23rd Street Fire
- Date: 17 October 1966
- Time: 21:36 EST (UTC–5)
- Location: 7 East 22nd Street, New York, NY; 40°44′27″N 73°59′20″W﻿ / ﻿40.74083°N 73.98889°W;
- Cause: Unsafe storage of flammable materials
- Deaths: 12 firefighters

= 23rd Street Fire =

1966 major fire in New York City

The 23rd Street Fire was an incident that took place in the Flatiron District neighborhood of Manhattan, New York City, on October 17, 1966. A group of firefighters from the New York City Fire Department responding to a fire at 7 East 22nd Street entered a building at 6 East 23rd Street as part of an effort to fight the fire. Twelve firefighters were killed after the floor collapsed, the largest loss of life in the department's history until the collapse of the World Trade Center in the September 11 attacks of 2001.

==Incident==
A fire was reported at 9:36 p.m. at the American Art Galleries, an art dealer located in a four-story brownstone at 7 East 22nd Street (just off Broadway), transmitted as Box 598. An FDNY report after the incident showed that the dealer had stored highly flammable lacquer, paint, and finished wood frames in the basement. By the time the first firefighters arrived, the intensity of the smoke and heat made it impossible to enter through the 22nd Street side of the building.

Firefighters attempted to approach the burning building through Wonder Drug, a store located at 6 East 23rd Street in a five-story commercial building on a 45 × 100 ft lot that abutted the burning art dealership. As part of a construction project that had recently been completed, a common cellar under the two buildings was renovated, removing a load-bearing dividing wall that had supported the floor above. The removal of the wall allowed the art dealer to increase available storage space and move some of their supplies into a space that was now under the drugstore.

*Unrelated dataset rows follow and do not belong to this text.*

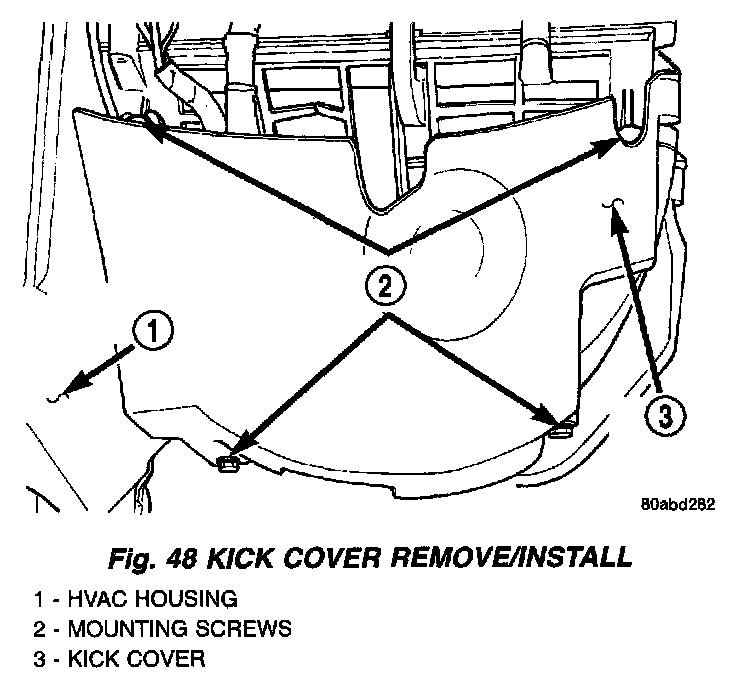 2

1

3

80abd282

Fig. 48 KICK COVER REMOVE/INSTALL

1 - HVAC HOUSING
2 - MOUNTING SCREWS
3 - KICK COVER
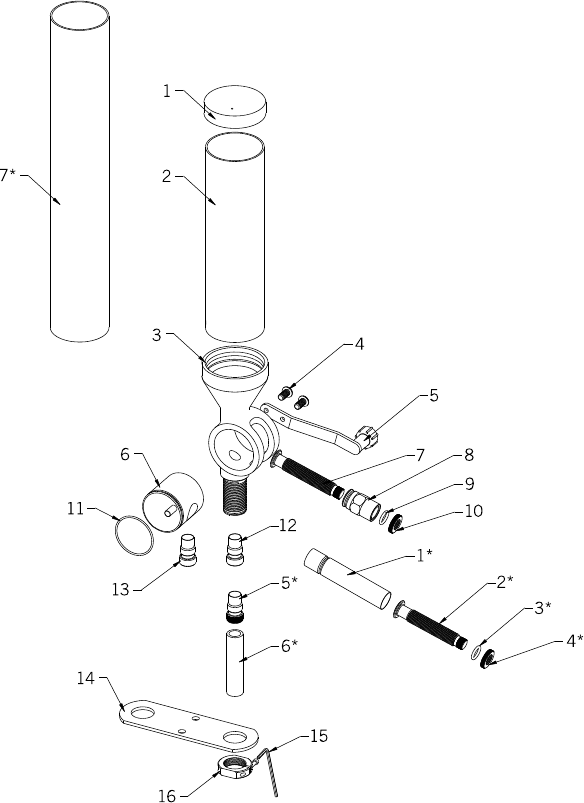 7*
1
2
3
4
5
6
7
8
9
10
11
12
13
1*
5*
2*
3*
4*
6*
14
15
16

The building at 7 East 22nd Street had a two-story extension adjoining the rear of the building at 6 East 23rd Street. The cellar of the 22nd Street building extended about 35 ft under the drug store. The drugstore's floor was supported by 3 × 14 in wood beams. 3/4 in wood planking atop these beams was covered with 5 in of concrete finished with terrazzo. The fire underneath the store weakened the wooden beams, while the thickness of the floor prevented firefighters from feeling the extreme heat below.

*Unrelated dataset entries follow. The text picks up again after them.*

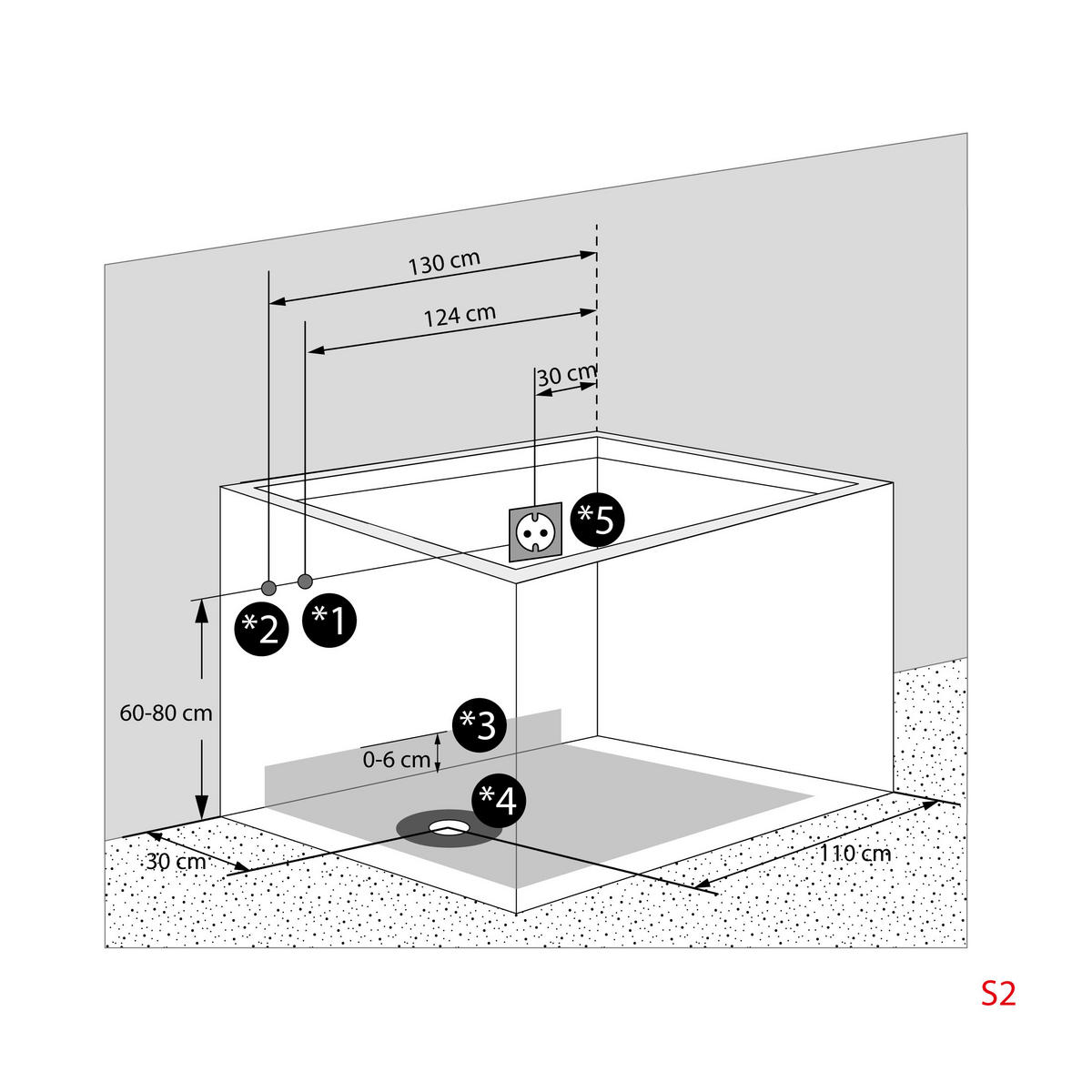 130 cm
124 cm
30 cm
*5
*2
*1
60-80 cm
*3
0-6 cm
*4
30 cm
110 cm
S2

A 15 by 35 ft section of the floor collapsed at 10:39 p.m., one hour and three minutes after the initial alarm was transmitted, causing ten firefighters to fall into the burning cellar. Two other firefighters on the first floor were killed in a flashover. In all, twelve firefighters were killed: two chiefs, two lieutenants, and eight firefighters. It took firefighters 14 hours to dig out the rubble and reach their dead comrades. The dead men left behind 12 widows and 32 children. The fire raged to a fifth alarm.

==Aftermath==
10,000 firefighters lined Fifth Avenue on October 21, 1966, as ten firetrucks carried ten coffins to separate services at St. Thomas Protestant Episcopal Church and at St. Patrick's Cathedral. Firefighters came from as far away as the U.K., Ireland, Anchorage, Los Angeles and San Francisco, the Northeast United States, and a group of 500 firefighters from Boston who had come to pay tribute.

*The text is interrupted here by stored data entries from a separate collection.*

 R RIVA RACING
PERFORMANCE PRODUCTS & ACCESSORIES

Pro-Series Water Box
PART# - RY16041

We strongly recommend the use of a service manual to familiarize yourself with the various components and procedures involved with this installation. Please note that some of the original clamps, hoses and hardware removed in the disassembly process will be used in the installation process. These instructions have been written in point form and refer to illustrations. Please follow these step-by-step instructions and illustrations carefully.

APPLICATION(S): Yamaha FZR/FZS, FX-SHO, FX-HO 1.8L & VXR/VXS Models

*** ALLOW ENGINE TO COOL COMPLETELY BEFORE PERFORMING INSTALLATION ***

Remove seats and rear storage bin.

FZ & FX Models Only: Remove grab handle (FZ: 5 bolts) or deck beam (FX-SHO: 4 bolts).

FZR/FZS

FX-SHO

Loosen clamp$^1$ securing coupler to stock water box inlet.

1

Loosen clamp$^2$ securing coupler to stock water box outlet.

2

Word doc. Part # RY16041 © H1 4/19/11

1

Firefighters killed in the line of duty include:
- Deputy Chief Thomas A. Reilly, FDNY 3rd Division
- Battalion Chief Walter J. Higgins, FDNY 7th Battalion
- Lt. John J. Finley, FDNY Ladder Co. 7
- Lt. Joseph Priore, FDNY Engine Co. 18
- Firefighter John G. Berry, FDNY Ladder Co. 7
- Firefighter James V. Galanaugh, FDNY Engine Co. 18
- Firefighter Rudolph F. Kaminsky, FDNY Ladder Co. 7
- Firefighter Joseph Kelly, FDNY Engine Co. 18
- Firefighter Carl Lee, FDNY Ladder Co. 7
- Firefighter William F. McCarron, FDNY 3rd Division
- Firefighter Daniel L. Rey, FDNY Engine Co. 18
- Firefighter Bernard A. Tepper, FDNY Engine Co. 18

Today, Madison Green stands on the former site of the 23rd Street Fire.